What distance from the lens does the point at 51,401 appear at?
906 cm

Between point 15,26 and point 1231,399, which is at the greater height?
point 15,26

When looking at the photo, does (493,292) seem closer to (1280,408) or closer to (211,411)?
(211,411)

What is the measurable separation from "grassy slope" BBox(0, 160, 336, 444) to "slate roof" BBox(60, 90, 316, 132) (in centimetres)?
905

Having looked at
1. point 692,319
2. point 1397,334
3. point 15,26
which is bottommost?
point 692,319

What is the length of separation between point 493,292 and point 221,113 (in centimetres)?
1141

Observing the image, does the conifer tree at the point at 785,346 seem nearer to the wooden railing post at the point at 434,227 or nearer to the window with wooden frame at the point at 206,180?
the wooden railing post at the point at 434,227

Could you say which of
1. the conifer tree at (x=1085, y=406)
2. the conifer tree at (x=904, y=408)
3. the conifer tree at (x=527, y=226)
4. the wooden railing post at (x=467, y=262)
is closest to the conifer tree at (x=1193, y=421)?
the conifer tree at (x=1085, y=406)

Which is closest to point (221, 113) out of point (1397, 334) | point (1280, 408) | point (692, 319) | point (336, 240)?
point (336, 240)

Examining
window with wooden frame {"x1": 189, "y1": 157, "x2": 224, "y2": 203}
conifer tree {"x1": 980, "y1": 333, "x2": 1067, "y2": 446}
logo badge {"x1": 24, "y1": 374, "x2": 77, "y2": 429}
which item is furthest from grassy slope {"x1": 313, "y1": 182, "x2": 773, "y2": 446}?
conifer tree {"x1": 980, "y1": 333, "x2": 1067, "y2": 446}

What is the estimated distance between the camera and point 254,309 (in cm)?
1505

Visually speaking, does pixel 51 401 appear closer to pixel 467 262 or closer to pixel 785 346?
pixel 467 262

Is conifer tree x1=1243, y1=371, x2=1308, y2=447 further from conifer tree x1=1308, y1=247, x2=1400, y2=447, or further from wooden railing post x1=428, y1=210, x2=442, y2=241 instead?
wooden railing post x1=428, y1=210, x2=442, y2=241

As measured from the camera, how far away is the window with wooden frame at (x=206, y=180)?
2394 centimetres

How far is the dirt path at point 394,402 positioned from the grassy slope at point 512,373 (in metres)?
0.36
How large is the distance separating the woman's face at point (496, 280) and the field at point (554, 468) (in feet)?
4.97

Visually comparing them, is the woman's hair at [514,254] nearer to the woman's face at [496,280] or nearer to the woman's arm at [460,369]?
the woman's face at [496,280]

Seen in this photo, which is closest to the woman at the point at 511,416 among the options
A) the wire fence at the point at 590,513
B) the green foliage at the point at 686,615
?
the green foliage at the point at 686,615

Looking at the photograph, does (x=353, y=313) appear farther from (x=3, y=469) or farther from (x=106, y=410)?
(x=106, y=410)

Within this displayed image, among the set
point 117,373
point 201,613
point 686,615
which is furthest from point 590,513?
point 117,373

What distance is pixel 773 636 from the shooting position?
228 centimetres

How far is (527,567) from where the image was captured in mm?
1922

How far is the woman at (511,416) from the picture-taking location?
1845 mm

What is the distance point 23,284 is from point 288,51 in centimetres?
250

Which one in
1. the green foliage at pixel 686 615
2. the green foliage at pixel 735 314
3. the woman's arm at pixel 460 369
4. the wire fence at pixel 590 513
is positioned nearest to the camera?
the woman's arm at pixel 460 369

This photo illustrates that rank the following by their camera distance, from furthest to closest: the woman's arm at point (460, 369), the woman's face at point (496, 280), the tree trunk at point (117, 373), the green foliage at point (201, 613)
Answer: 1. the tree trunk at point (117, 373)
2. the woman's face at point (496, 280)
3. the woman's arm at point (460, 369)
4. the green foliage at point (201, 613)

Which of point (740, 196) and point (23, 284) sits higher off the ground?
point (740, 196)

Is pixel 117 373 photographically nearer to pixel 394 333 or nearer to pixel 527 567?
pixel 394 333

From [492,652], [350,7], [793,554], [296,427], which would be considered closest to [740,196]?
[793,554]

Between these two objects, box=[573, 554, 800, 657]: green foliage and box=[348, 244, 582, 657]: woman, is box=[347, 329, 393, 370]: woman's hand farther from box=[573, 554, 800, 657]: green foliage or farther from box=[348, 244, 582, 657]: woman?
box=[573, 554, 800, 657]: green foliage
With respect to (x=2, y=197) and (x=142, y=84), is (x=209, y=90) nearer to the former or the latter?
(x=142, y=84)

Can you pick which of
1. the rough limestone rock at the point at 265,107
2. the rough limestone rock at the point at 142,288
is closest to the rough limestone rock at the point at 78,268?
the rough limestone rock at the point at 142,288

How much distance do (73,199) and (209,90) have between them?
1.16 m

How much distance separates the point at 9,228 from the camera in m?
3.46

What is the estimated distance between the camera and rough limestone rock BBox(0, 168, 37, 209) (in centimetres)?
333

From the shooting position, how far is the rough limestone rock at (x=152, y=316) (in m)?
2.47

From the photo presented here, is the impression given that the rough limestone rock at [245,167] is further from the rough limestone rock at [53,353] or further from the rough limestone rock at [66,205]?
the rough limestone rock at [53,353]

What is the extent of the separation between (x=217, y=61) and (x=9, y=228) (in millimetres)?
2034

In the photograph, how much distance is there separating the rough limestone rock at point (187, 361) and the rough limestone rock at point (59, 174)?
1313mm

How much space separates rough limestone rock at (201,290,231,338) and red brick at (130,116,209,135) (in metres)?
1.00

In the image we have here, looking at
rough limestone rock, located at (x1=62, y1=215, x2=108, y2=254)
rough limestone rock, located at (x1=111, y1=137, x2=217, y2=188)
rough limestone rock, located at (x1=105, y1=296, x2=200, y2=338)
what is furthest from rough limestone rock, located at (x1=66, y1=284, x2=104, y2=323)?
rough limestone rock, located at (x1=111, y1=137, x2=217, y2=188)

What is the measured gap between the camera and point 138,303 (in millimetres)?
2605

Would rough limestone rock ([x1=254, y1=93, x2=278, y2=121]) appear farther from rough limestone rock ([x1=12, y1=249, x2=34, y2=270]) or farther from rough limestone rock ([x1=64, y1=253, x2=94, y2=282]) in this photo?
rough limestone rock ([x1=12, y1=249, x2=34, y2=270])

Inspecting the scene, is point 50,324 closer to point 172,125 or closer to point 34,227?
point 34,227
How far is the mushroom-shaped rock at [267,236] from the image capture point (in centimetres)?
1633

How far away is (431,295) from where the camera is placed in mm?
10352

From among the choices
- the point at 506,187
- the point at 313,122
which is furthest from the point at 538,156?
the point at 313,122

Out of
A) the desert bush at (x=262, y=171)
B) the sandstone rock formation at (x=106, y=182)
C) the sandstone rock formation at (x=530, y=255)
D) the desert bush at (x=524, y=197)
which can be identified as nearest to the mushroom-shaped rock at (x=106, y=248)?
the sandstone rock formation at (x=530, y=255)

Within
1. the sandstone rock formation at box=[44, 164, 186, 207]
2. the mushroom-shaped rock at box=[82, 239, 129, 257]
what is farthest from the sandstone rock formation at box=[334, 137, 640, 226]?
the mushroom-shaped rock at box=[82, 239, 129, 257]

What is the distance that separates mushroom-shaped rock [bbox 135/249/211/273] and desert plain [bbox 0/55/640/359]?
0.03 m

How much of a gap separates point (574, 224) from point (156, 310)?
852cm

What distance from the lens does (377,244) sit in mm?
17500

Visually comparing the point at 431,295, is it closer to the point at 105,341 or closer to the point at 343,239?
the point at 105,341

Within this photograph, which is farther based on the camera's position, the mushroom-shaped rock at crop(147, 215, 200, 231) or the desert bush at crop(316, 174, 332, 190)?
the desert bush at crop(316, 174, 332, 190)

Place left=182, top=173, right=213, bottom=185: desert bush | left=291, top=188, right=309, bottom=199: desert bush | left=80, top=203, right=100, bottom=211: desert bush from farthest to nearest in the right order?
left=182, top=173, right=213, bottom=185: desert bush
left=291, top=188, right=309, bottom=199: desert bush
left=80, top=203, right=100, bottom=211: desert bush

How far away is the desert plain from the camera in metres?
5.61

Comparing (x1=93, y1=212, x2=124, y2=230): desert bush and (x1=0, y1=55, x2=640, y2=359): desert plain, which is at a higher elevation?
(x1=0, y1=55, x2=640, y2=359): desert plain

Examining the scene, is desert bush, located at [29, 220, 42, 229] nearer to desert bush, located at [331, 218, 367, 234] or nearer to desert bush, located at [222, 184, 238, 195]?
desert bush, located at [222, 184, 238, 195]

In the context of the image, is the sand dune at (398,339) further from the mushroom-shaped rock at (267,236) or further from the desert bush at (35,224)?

* _Exercise task_:
Write out again, exactly, the lines from the one holding "How far away is the desert" through the end of the listing, with both ends included.

* _Answer to this exercise_:
How far away is the desert plain from the camera in metres?
5.61

Comparing (x1=93, y1=212, x2=124, y2=230): desert bush and (x1=0, y1=55, x2=640, y2=359): desert plain, which is at a higher elevation?
(x1=0, y1=55, x2=640, y2=359): desert plain

Examining the scene, is desert bush, located at [29, 220, 42, 229] nearer to desert bush, located at [331, 218, 367, 234] or nearer to desert bush, located at [222, 184, 238, 195]?
desert bush, located at [222, 184, 238, 195]

In the context of the image, is the sand dune at (398,339) further from the mushroom-shaped rock at (267,236) or further from the desert bush at (35,224)?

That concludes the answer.